Bénédicte Épinay, déléguée générale du Comité Colbert
Le luxe recrute, dans des métiers variés ! C'est le message du Comité Colbert, qui réunit près de 100 maisons de luxe françaises et qui organise chaque année l’événement "Les deux mains du luxe", où des jeunes se mettent dans la peau d'un artisan pour découvrir des métiers. Bénédicte Épinay, déléguée générale du Comité Colbert, revient sur les besoins du secteur et les profils recherchés.
Le luxe fait rêver de nombreux jeunes, mais est-ce un secteur accessible ?
Oui, les portes du luxe vous sont ouvertes ! Le luxe a cette image d'une industrie fermée, alors qu'elle accueille des profils variés. Que ce soit dans les métiers du marketing, de la chaine logistique (supply chain), de la "tech" ou dans les métiers de la main, il y a des opportunités. Et les besoins sont partout en France : en Ile-de-France , mais aussi en Auvergne-Rhône-Alpes, un autre grand bassin d'emplois du luxe, et dans le grand Ouest, troisième sur le plan national en terme de postes. Le Grand Est est, lui, réputé pour ses manufactures de verre, avec la cristallerie.
Quels types de métiers sont recherchés ?
On manque de maroquiniers. La France est un des leaders mondiaux dans ce domaine, il y a d'importants besoins. La filière cuir embauche des piqueurs, des coupeurs, des selliers... Dans la haute couture et la mode, on recherche des professionnels de la couture et du prototypage (couturier, mécanicien modèle, modéliste, brodeur...). La haute joaillerie recrute également des joailliers, des sertisseurs, des polisseurs, des concepteurs 3D... Avec l'émergence de la data et de l'IA, le secteur a aussi besoin de spécialistes pour analyser les données récoltées en boutiques. C'est la même tendance avec le développement durable, le luxe doit développer l'écoconception de ses produits, avec des designers spécialisés dans ces thématiques. Il y a enfin tout un champ dans la recherche des matériaux du futur, que ce soit des textiles, mais aussi pour les cosmétiques.
Intégrer une maison de luxe sans diplôme, c'est possible ?

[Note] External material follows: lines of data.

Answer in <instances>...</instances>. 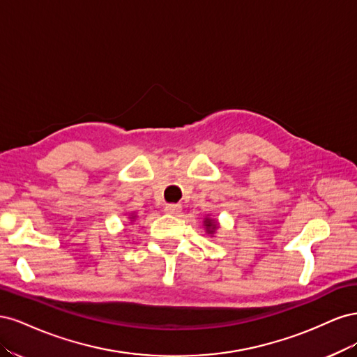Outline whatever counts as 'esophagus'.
Listing matches in <instances>:
<instances>
[{
  "instance_id": "34e87169",
  "label": "esophagus",
  "mask_w": 357,
  "mask_h": 357,
  "mask_svg": "<svg viewBox=\"0 0 357 357\" xmlns=\"http://www.w3.org/2000/svg\"><path fill=\"white\" fill-rule=\"evenodd\" d=\"M165 211H167L168 214L177 215V214H180V211H181V205H178V204H167V205H165Z\"/></svg>"
}]
</instances>
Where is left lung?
<instances>
[{
  "instance_id": "left-lung-1",
  "label": "left lung",
  "mask_w": 357,
  "mask_h": 357,
  "mask_svg": "<svg viewBox=\"0 0 357 357\" xmlns=\"http://www.w3.org/2000/svg\"><path fill=\"white\" fill-rule=\"evenodd\" d=\"M205 226H207V231H208V232H213L215 228H218V225H215V223L211 222V220H205Z\"/></svg>"
}]
</instances>
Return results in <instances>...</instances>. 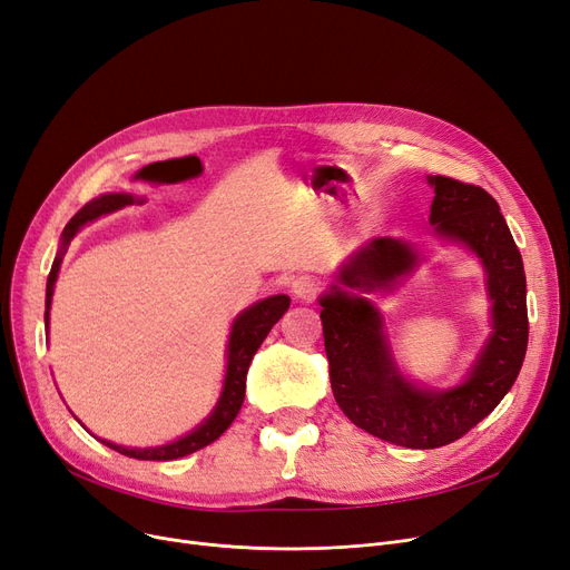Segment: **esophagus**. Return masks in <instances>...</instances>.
I'll use <instances>...</instances> for the list:
<instances>
[{"instance_id": "obj_1", "label": "esophagus", "mask_w": 570, "mask_h": 570, "mask_svg": "<svg viewBox=\"0 0 570 570\" xmlns=\"http://www.w3.org/2000/svg\"><path fill=\"white\" fill-rule=\"evenodd\" d=\"M291 288H293L295 298L303 301V303H312L316 298V293H318V282L309 275H301V277L293 279Z\"/></svg>"}]
</instances>
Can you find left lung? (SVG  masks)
I'll return each mask as SVG.
<instances>
[{"mask_svg": "<svg viewBox=\"0 0 570 570\" xmlns=\"http://www.w3.org/2000/svg\"><path fill=\"white\" fill-rule=\"evenodd\" d=\"M435 193L429 224L480 258L491 301V333L461 384L419 386L393 358L384 316L367 293H391L422 265L412 242L375 237L337 269L318 295L331 386L350 422L407 450H435L465 435L497 407L522 370L529 316L524 263L499 203L450 177H429Z\"/></svg>", "mask_w": 570, "mask_h": 570, "instance_id": "1", "label": "left lung"}]
</instances>
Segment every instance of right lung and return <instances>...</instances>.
Listing matches in <instances>:
<instances>
[{"instance_id": "add662e5", "label": "right lung", "mask_w": 570, "mask_h": 570, "mask_svg": "<svg viewBox=\"0 0 570 570\" xmlns=\"http://www.w3.org/2000/svg\"><path fill=\"white\" fill-rule=\"evenodd\" d=\"M137 203V197L130 193H107L95 197L86 207H81L77 214L71 216L69 224L62 230L60 237V252L53 261L51 275H48L46 282V314L43 321L48 326V312H51V303H53V288L58 282V272H60V263L67 254V246L73 239L83 226L92 224L105 214H111L116 209H122ZM291 298L284 293L279 295H269L265 301L254 303L252 307H246L244 312L237 314V318L233 321L230 326V337H228V346H226V380H224V389H220V395L216 401V407L212 410V414L205 419L200 426H195L190 433L177 438L175 442L160 444V448H122V444L109 442L97 438L107 448L132 456V459H141V461H171V459H181L186 454H193L197 450L207 448L216 438H220L226 433V429L235 422V416L244 403V391H246V373H249V365L254 354L258 352V346L263 344V340L267 337V333L272 331V326L284 316V312L288 309Z\"/></svg>"}]
</instances>
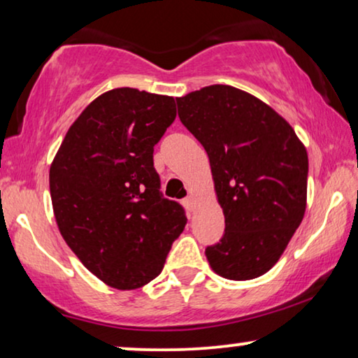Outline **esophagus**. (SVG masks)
<instances>
[{
	"mask_svg": "<svg viewBox=\"0 0 358 358\" xmlns=\"http://www.w3.org/2000/svg\"><path fill=\"white\" fill-rule=\"evenodd\" d=\"M184 205H185V208L189 210V212H194V210H195V197H194V195H189V197L184 200Z\"/></svg>",
	"mask_w": 358,
	"mask_h": 358,
	"instance_id": "obj_1",
	"label": "esophagus"
}]
</instances>
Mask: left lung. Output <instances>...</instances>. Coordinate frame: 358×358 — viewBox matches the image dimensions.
I'll list each match as a JSON object with an SVG mask.
<instances>
[{"mask_svg": "<svg viewBox=\"0 0 358 358\" xmlns=\"http://www.w3.org/2000/svg\"><path fill=\"white\" fill-rule=\"evenodd\" d=\"M179 119L207 151L224 234L205 249L228 280H251L278 262L306 210L308 153L271 106L228 85L178 97Z\"/></svg>", "mask_w": 358, "mask_h": 358, "instance_id": "left-lung-1", "label": "left lung"}]
</instances>
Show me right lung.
Returning <instances> with one entry per match:
<instances>
[{
  "label": "right lung",
  "instance_id": "right-lung-1",
  "mask_svg": "<svg viewBox=\"0 0 358 358\" xmlns=\"http://www.w3.org/2000/svg\"><path fill=\"white\" fill-rule=\"evenodd\" d=\"M176 119L171 96L115 87L73 122L50 164L58 229L87 271L119 290L163 271L184 210L159 194L153 148Z\"/></svg>",
  "mask_w": 358,
  "mask_h": 358
}]
</instances>
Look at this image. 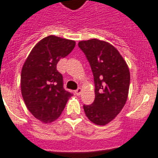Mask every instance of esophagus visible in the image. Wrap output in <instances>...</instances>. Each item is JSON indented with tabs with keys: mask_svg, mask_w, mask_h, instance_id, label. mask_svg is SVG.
Wrapping results in <instances>:
<instances>
[{
	"mask_svg": "<svg viewBox=\"0 0 158 158\" xmlns=\"http://www.w3.org/2000/svg\"><path fill=\"white\" fill-rule=\"evenodd\" d=\"M74 93H75V94H76L77 96H79V95H80L82 93V89L81 88H78V89H77L76 90L74 91Z\"/></svg>",
	"mask_w": 158,
	"mask_h": 158,
	"instance_id": "esophagus-1",
	"label": "esophagus"
}]
</instances>
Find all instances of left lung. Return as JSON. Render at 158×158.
<instances>
[{
    "mask_svg": "<svg viewBox=\"0 0 158 158\" xmlns=\"http://www.w3.org/2000/svg\"><path fill=\"white\" fill-rule=\"evenodd\" d=\"M79 48L91 66L95 84V99L84 105L92 122L105 125L124 107L128 98L130 74L126 62L110 43L98 39L81 41Z\"/></svg>",
    "mask_w": 158,
    "mask_h": 158,
    "instance_id": "1",
    "label": "left lung"
}]
</instances>
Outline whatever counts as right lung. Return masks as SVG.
I'll return each mask as SVG.
<instances>
[{
    "instance_id": "obj_1",
    "label": "right lung",
    "mask_w": 158,
    "mask_h": 158,
    "mask_svg": "<svg viewBox=\"0 0 158 158\" xmlns=\"http://www.w3.org/2000/svg\"><path fill=\"white\" fill-rule=\"evenodd\" d=\"M75 42L48 36L31 51L21 72V93L31 114L44 123L59 117L72 94L64 89L56 69L60 58L74 48Z\"/></svg>"
}]
</instances>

Oui. Depuis la loi de 2020 sur l'apprentissage, les entreprises du luxe ont pu ouvrir leurs propres CFA. Hermès a été la première maison à ouvrir son école des savoir-faire pour former ses futurs maroquiniers (en les faisant passer le CAP maroquinerie dans des lieux implantés tout près de leurs manufactures). D'autres maisons ont suivi, comme LVMH, avec l'Institut des métiers d'excellence. Un jeune peut être recruté sans condition de diplôme, se former et intégrer une maison, puis évoluer au fil des années. Ces formations sont aussi ouvertes à des adultes en reconversion. Il y a également des techniques rares, comme l'orfèvrerie de table, pour qui il n'existait plus de diplôme. Une grande maison d'orfèvrerie de l'art de la table vient d'ouvrir un cursus dédié, car elle a besoin de professionnels formés pour donner vie à ses produits exportés dans le monde entier.